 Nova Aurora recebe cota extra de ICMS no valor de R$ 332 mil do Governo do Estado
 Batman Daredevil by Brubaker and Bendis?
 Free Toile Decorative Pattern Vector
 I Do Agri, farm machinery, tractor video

...

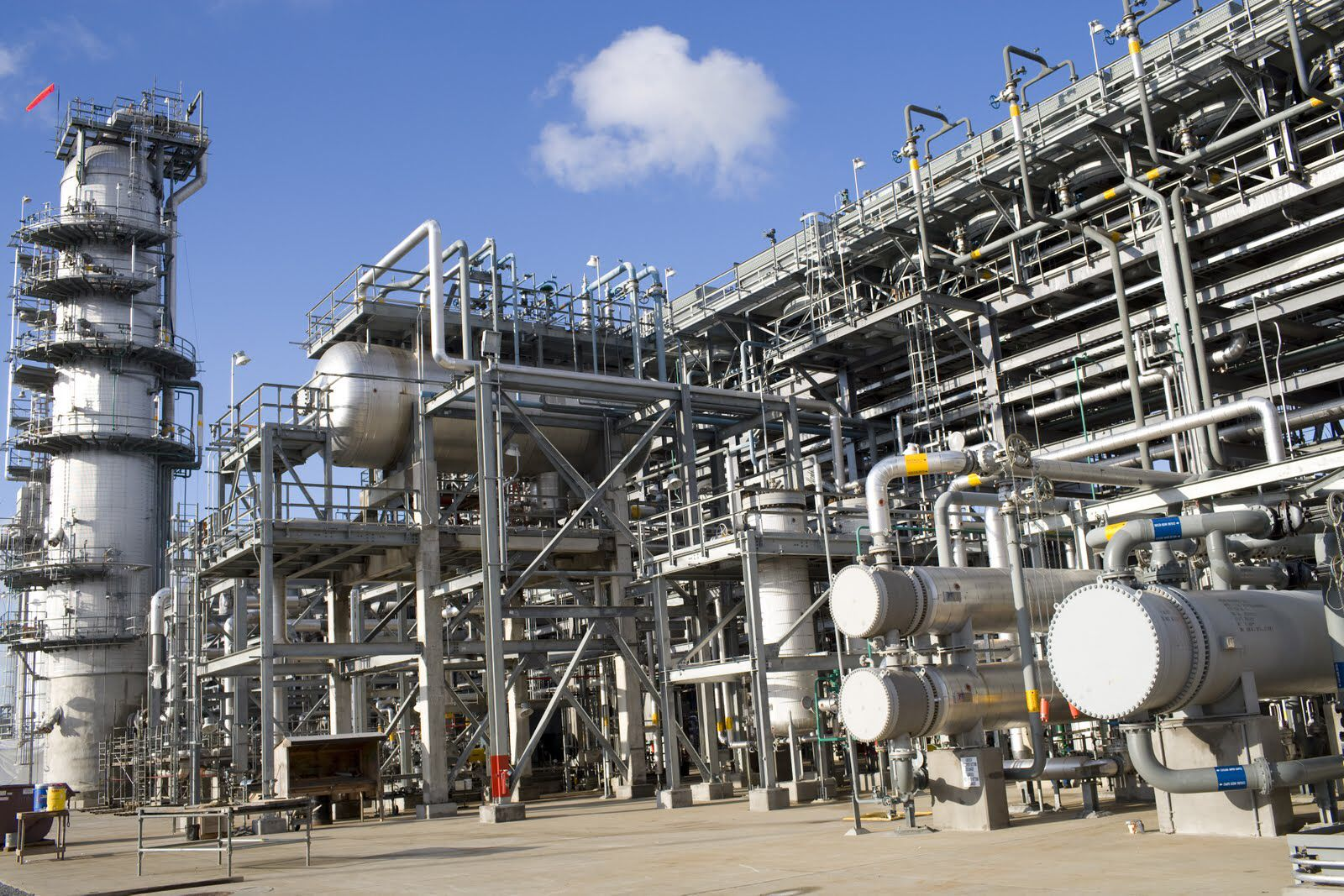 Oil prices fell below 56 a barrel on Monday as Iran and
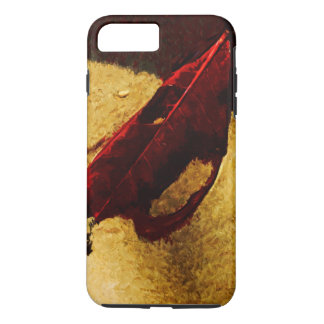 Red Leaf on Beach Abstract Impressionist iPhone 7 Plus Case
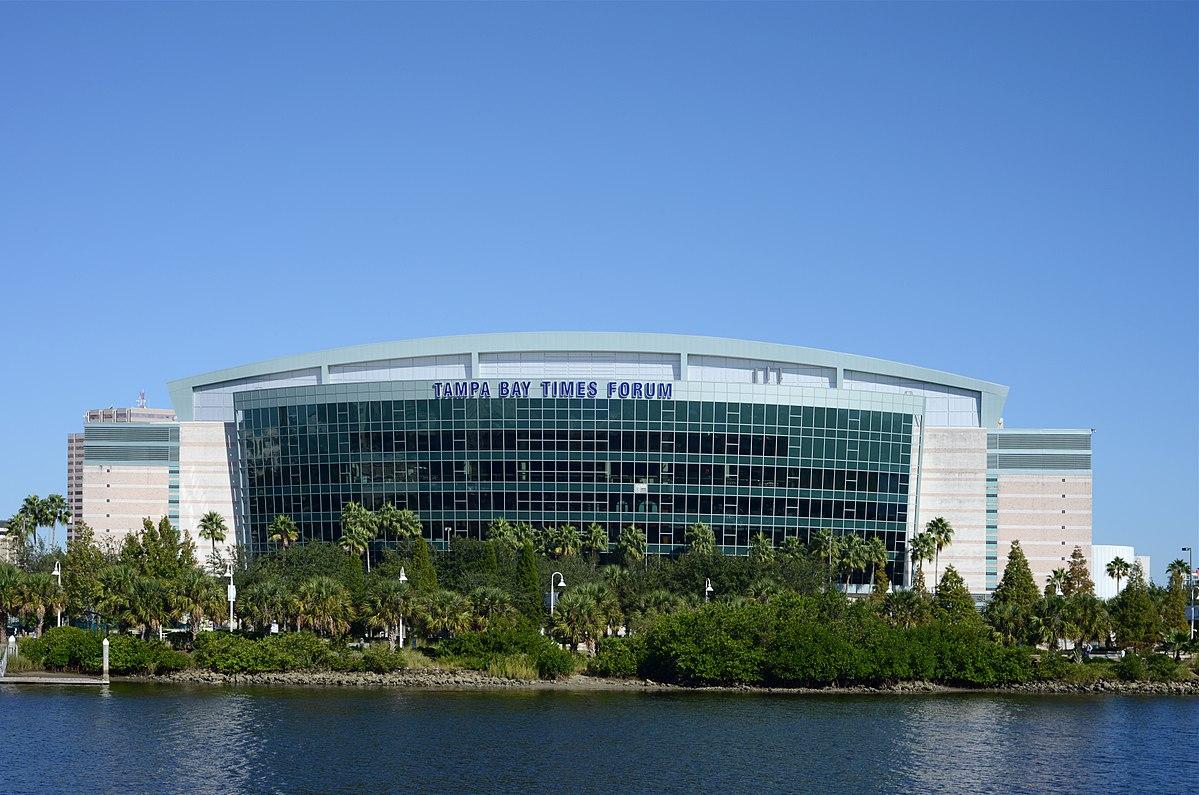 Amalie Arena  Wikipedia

_Exercise prompt_
Copy range, inclusive: the line holding "Nova Aurora recebe" to the line holding "I Do Agri, farm machinery, tractor video". Reproduce exactly those lines of the records above and no others.

_Answer section_
 Nova Aurora recebe cota extra de ICMS no valor de R$ 332 mil do Governo do Estado
 Batman Daredevil by Brubaker and Bendis?
 Free Toile Decorative Pattern Vector
 I Do Agri, farm machinery, tractor video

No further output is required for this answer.